Followers of this blog likely know that British journalist Yasmin Alibhai-Brown does not have a very good track record when addressing issues relating to Israel, Jews or antisemitism.
In a 2006 Independent op-ed, Alibhai-Brown claimed that Israel’s war against Hezbollah was motivated primarily by (Nazi-style) racism against Arabs, and further decried “hardened Zionists” who are so blinded by this hatred that they’re “unmoved by photos of dead infants in Beirut”.
In 2009 at the Independent, she complained that major British political parties were “lavishly entertained” by the “over-influential Friends of Israel”.
At the Independent in 2014, she attacked “hardline Zionists”of engaging in “paranoia, indiscriminate loyalty and odium towards any person or group opposed to Israel’s violent oppression of Palestinians”. She also seemed to compare jihadist attacks with the actions of the IDF and accused Israel of engaging in a plan of genocide.

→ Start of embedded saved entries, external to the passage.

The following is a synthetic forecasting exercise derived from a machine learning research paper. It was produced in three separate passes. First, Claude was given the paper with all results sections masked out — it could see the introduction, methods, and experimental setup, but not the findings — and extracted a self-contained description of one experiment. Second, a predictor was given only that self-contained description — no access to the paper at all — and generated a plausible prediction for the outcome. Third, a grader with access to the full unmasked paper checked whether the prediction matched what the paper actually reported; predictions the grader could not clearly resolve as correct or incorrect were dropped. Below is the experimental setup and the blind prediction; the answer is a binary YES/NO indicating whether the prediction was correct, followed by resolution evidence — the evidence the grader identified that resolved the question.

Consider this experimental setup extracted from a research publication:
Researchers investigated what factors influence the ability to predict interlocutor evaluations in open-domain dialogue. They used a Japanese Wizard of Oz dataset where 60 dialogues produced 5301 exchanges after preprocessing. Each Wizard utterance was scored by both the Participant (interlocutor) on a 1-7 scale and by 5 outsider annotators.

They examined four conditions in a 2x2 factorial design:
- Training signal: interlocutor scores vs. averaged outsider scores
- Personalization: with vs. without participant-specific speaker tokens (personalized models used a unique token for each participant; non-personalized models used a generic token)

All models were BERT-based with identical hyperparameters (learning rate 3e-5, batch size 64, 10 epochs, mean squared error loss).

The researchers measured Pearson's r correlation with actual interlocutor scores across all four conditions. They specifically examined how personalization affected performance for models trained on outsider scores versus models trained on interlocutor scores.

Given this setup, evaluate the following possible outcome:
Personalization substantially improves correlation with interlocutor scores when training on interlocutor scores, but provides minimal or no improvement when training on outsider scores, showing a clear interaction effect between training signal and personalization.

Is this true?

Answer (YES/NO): YES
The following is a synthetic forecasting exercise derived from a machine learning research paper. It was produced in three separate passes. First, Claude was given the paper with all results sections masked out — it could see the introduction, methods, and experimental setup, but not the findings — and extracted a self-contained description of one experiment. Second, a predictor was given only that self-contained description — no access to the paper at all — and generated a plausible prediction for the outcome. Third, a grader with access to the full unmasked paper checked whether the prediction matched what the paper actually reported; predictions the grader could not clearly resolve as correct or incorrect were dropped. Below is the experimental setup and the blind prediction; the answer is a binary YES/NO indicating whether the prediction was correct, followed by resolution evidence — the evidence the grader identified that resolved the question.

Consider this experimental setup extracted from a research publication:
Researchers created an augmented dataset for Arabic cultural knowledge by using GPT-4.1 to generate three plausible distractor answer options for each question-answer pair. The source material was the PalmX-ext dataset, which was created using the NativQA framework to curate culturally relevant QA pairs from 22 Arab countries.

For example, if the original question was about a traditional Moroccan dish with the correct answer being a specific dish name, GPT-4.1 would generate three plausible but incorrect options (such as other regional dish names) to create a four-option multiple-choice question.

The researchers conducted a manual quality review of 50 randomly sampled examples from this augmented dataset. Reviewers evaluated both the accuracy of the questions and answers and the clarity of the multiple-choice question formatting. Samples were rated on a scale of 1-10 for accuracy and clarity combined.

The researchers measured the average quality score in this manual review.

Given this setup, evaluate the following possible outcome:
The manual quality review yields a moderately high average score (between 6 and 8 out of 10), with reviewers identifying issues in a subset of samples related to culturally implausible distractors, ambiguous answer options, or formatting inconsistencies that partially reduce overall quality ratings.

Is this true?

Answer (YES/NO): NO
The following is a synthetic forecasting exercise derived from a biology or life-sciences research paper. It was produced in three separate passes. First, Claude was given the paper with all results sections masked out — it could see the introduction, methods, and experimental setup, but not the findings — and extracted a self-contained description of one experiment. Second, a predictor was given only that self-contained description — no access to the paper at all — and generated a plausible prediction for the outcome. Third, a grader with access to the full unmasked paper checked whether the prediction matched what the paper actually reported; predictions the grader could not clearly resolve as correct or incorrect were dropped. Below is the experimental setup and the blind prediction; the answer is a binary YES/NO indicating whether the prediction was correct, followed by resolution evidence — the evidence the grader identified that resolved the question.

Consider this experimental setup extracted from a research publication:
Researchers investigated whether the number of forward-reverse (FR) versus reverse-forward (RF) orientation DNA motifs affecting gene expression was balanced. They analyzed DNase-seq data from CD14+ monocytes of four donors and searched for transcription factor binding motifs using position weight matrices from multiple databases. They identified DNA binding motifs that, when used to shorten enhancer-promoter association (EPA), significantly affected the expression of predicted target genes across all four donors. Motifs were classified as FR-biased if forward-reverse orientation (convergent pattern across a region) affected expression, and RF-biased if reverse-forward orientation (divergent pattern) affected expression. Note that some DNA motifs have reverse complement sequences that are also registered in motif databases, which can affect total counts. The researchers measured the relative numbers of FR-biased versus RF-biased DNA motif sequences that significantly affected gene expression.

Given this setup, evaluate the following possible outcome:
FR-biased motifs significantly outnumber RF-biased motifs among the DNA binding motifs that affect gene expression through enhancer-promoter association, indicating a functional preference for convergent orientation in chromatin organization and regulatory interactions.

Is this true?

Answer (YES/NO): NO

A 2015 op-ed in the Independent, she seemed to suggest that “hard Zionists” were part of a conspiracy to smear the reputation of Jeremy Corbyn while he was running for Labour leader – and even defended the work of antisemitic cartoonist Carlos Latuff. (It appears that the Independent took down the op-ed, but you can see it here.) She also erroneously claimed that one of Corbyn’s backers, Ken Loach, is Jewish.
In her latest op-ed, published Aug. 24th at the newspaper i, about “rampant censorship” in Britain, Alibhai-Brown again goes after “hardline Zionists” as an example of “minority communities” that “can be authoritarian and frighteningly controlling”.
Here’s the relevant paragraph:
Westerners are convinced that freedom of expression, their inviolable birthright, is endangered by pesky incomers from backward places who are contemptuous of European enlightenment values. Now there’s some justification for these set ideas. In recent years there have been murderous attacks by intolerant Muslims on cartoonists, bloggers and artists. Hindu and Sikh fundamentalists and hardline Zionists have also objected to events, debates, theatrical productions and lectures. Organised intimidation has led to cancellations or withdrawal of artworks.
First, note how she conflates deadly Islamic terror attacks on cartoonists, bloggers and artists with the putative “objections” expressed by “hardline” British Zionists (or Jews) to unspecified “events, debates, theatrical productions and lectures”. Additionally, it’s impossible to know what her vague accusation of “organized intimidation” by “hardline” British Zionists is alluding to.
The only concrete example of such ‘Zionist subterfuge’ she provides is in the following passage in the op-ed:
This May, Leanne Mohamad, a 17-year-old British-Palestinian pupil at Wanstead High School won a regional final in a Speak Out competition. Her talk was on the ongoing pain of Palestine. The Speaker’s Trust denied her a place in the finals. The video of her speech was taken off the official website (it has now been reinstated).
However, as the CEO of Speakers Trust made clear, Leanne Mohamad was denied a place in the finals because her speech was deemed by judges to be inconsistent with two ground rules: that the speech must have a “positive and uplifting message” and that a speaker should never engage in propaganda or in any way “inflame or offend the audience or insult others”. (See the lies and propaganda about Israel in her speech in this video and judge for yourself.) Either way, “hardline Zionists” had absolutely nothing to do with her failure to secure a place in the finals.
So, while Alibhai-Brown provided no actual examples of “censorship” or “intimidation” by “hardline Zionists” in her op-ed, she did provide another perfectly clear example of her penchant for smearing British Jewish supporters of Israel with false accusations of racism, intolerance and extremism.